Data:

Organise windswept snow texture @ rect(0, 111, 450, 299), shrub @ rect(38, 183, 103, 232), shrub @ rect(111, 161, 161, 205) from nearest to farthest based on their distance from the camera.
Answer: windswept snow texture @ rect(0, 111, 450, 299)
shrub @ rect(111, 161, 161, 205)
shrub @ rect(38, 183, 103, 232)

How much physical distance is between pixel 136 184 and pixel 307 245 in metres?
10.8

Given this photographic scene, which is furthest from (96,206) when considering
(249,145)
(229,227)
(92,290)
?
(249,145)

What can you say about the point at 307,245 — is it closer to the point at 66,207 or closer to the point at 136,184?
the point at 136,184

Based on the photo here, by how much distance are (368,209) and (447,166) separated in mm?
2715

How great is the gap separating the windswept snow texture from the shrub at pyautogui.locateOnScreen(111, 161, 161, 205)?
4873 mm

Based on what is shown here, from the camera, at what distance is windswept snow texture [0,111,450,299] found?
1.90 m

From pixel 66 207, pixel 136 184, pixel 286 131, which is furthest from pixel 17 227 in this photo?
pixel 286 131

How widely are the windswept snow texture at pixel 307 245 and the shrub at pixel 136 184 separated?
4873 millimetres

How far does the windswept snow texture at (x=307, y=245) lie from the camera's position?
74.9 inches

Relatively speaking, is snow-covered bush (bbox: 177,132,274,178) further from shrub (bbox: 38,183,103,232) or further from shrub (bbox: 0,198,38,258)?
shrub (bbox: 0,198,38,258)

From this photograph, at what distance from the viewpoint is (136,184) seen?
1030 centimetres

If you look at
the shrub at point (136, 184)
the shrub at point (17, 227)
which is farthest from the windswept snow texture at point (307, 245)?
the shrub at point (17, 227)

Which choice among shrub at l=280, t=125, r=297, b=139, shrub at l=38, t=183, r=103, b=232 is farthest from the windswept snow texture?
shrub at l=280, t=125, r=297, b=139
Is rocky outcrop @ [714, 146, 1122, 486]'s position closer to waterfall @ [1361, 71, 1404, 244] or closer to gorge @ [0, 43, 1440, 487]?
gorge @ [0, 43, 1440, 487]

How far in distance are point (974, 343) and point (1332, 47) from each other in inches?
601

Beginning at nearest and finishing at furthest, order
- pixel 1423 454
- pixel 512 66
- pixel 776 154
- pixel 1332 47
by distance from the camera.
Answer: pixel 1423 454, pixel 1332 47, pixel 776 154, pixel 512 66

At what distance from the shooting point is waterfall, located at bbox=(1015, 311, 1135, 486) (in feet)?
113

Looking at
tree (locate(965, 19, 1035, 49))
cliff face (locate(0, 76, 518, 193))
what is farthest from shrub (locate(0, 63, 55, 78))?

Exercise requirements: Repeat every record exactly as written, please.

Response to this exercise:
Organise windswept snow texture @ rect(0, 111, 450, 299), shrub @ rect(38, 183, 103, 232), shrub @ rect(111, 161, 161, 205) from nearest to farthest based on their distance from the camera.
Answer: windswept snow texture @ rect(0, 111, 450, 299)
shrub @ rect(111, 161, 161, 205)
shrub @ rect(38, 183, 103, 232)

How much physical distance is between pixel 136 184 and pixel 307 245 in metres?
10.8

Given this photographic scene, which is furthest from (96,206) when considering
(249,145)
(229,227)
(92,290)
?
(249,145)

What can you say about the point at 307,245 — is it closer to the point at 66,207 or closer to the point at 136,184?
the point at 136,184

Based on the photo here, by how much distance are (368,209) and (447,166) separated in mm?
2715

How great is the gap separating the windswept snow texture from the shrub at pyautogui.locateOnScreen(111, 161, 161, 205)?
4873 mm

Based on what is shown here, from the camera, at what distance is windswept snow texture [0,111,450,299] found?
1.90 m

From pixel 66 207, pixel 136 184, pixel 286 131, which is furthest from pixel 17 227 in this photo?
pixel 286 131

How widely are the windswept snow texture at pixel 307 245 and the shrub at pixel 136 184 separated?
4873 millimetres

How far does the windswept snow texture at (x=307, y=245) lie from the camera's position?
74.9 inches

Relatively speaking, is snow-covered bush (bbox: 177,132,274,178) further from shrub (bbox: 38,183,103,232) or further from shrub (bbox: 0,198,38,258)?
shrub (bbox: 0,198,38,258)

From this photograph, at what distance from the viewpoint is (136,184) seen?
1030 centimetres

If you look at
the shrub at point (136, 184)
the shrub at point (17, 227)
which is farthest from the windswept snow texture at point (307, 245)?
the shrub at point (17, 227)

Which choice among shrub at l=280, t=125, r=297, b=139, shrub at l=38, t=183, r=103, b=232 is farthest from the windswept snow texture?
shrub at l=280, t=125, r=297, b=139
Is rocky outcrop @ [714, 146, 1122, 486]'s position closer to waterfall @ [1361, 71, 1404, 244] or closer to gorge @ [0, 43, 1440, 487]?
gorge @ [0, 43, 1440, 487]

How far in distance are point (974, 343) and point (1332, 47) from each other in inches?
601

Beginning at nearest and finishing at furthest, order
- pixel 1423 454
- pixel 512 66
- pixel 776 154
- pixel 1332 47
by distance from the camera.
Answer: pixel 1423 454, pixel 1332 47, pixel 776 154, pixel 512 66

At what distance from the shooting point is waterfall, located at bbox=(1015, 311, 1135, 486) (in feet)?
113

Looking at
tree (locate(965, 19, 1035, 49))
cliff face (locate(0, 76, 518, 193))
what is farthest from shrub (locate(0, 63, 55, 78))?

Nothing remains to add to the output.